Biotechnology companies have long lobbied for less regulation, and now they have an open door to the Canadian market for some genetically engineered foods produced with new gene editing techniques. If a new food comes from a plant that was genetically engineered without incorporating DNA from other species (it has no foreign DNA), then the product developer alone can determine if that food is safe.

The presence of foreign DNA is one of five categories of novel characteristics that Health Canada asks product developers to assess. The problem is that Health Canada will no longer verify that developers have, in fact, assessed these safety questions, or check how well they have examined them. Health Canada won’t review these gene-edited foods for safety because they will not fit the definition of a “novel food.”

Instead of ensuring government oversight, the federal government has handed responsibility for determining the safety of some products over to the companies that develop them, without any government oversight.
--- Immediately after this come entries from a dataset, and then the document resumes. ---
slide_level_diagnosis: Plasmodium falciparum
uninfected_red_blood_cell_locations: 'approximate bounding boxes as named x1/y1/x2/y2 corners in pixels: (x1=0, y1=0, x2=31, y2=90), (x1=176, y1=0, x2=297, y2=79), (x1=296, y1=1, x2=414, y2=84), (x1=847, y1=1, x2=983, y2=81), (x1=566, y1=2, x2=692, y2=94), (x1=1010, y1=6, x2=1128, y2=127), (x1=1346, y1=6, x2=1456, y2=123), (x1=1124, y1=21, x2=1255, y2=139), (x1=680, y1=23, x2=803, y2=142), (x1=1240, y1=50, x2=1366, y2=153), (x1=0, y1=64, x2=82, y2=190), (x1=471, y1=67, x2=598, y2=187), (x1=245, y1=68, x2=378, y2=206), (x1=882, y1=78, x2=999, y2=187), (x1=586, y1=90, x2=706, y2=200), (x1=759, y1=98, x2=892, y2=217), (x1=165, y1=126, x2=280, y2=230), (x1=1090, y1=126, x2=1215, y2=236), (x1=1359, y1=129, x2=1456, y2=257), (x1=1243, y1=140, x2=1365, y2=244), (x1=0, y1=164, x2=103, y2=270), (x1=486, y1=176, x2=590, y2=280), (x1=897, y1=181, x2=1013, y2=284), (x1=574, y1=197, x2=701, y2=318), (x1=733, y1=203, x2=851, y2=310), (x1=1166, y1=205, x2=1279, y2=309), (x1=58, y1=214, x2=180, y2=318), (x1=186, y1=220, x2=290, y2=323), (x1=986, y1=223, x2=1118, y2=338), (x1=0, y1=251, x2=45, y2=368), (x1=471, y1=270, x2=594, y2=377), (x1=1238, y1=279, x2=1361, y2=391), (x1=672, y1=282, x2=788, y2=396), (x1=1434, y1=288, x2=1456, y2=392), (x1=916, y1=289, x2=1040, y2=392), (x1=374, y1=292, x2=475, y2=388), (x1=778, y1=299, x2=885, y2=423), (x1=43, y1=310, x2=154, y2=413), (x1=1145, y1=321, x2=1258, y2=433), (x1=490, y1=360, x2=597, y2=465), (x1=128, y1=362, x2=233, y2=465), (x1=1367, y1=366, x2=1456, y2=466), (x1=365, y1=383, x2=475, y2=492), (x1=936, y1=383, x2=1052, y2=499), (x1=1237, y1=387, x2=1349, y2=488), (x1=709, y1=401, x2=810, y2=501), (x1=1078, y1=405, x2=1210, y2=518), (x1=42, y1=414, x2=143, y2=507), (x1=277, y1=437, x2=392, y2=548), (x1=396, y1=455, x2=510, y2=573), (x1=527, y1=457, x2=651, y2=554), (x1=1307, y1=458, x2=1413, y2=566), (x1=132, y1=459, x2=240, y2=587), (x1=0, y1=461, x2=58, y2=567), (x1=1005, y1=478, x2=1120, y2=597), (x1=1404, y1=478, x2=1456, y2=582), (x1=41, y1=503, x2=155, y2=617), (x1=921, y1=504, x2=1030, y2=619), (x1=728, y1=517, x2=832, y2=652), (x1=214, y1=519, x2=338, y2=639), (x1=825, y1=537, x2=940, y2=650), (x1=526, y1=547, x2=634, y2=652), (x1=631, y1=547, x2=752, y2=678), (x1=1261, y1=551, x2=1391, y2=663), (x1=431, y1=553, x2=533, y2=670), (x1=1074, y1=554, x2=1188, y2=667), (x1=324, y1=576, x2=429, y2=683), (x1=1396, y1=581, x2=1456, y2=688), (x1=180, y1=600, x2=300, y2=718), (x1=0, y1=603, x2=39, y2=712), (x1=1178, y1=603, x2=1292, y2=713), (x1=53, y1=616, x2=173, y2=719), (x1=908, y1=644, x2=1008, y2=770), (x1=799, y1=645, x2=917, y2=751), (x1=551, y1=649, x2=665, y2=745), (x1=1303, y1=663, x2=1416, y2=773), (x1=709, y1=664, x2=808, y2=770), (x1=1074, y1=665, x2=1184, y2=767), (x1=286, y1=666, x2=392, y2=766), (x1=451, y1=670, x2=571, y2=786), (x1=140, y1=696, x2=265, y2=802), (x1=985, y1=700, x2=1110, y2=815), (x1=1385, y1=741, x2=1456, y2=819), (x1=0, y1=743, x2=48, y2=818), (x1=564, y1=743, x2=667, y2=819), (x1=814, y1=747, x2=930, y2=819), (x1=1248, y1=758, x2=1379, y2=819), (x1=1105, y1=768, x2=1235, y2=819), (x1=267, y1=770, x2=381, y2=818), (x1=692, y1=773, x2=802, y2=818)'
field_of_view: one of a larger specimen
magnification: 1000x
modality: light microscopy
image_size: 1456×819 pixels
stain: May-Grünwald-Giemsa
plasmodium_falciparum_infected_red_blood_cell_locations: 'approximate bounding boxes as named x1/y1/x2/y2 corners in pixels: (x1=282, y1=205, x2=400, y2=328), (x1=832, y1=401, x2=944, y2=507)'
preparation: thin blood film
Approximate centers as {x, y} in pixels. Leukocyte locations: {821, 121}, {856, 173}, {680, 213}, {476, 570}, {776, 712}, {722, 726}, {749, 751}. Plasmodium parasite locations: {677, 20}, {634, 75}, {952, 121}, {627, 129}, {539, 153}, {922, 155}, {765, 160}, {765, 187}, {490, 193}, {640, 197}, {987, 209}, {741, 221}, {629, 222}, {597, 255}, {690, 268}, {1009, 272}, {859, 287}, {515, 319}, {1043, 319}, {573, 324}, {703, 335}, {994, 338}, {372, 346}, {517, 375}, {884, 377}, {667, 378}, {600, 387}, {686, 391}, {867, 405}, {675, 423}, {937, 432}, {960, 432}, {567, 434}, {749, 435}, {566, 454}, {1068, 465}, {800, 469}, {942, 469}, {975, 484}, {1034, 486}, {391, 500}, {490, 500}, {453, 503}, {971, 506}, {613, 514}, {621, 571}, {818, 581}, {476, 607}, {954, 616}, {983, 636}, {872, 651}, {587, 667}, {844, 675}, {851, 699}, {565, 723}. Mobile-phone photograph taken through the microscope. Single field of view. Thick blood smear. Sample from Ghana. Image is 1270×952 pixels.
Critically, by exempting them from the Novel Foods Regulations, Health Canada has surrendered its authority over these new GM products. The government won’t have the ability to ask companies for their safety data, or for any other information about these foods.

This means that companies can put these gene-edited foods on the market without even notifying the government that they exist. The federal government will lose the ability to track GM foods and seeds, if it wanted to. It will leave Canadians dependent on product developers for information about the role and prevalence of GM in our food system.

Yet, Canadians do not want to give up public oversight of GM food safety. In fact, expressions of concern to the federal government were brought by more than 100 groups of environmentalists, health advocates, farmers, and small businesses. Further, the regulatory exemptions are opposed by Canadians by a margin of nearly 2 to 1 (46% to 24%), according to opinion research conducted by Pollara Strategic Insights.

Critically, this important change was made via updates to the regulatory guidance on novel foods. Health Canada took full advantage of the flexibility and power it has in making changes to this technical document. However, now Health Canada also says that it will propose changes to the regulations, to “reflect the interpretation reflected in the guidance.” This is shocking management of the regulatory change process and of stakeholders who commented in 2021 public consultations. Soon, the Minister of Agriculture and Agri-Food could allow similar corporate self-regulation for gene-edited seeds, via regulatory guidance.

If gene editing is the future of genetic engineering, and the future of our food system as promised, then Canadians and our government will be entirely dependent on voluntary corporate information about this new reality, even as we grow and eat gene-edited foods.

This is unacceptable. It is incumbent upon the ministers to end these moves to corporate self-regulation.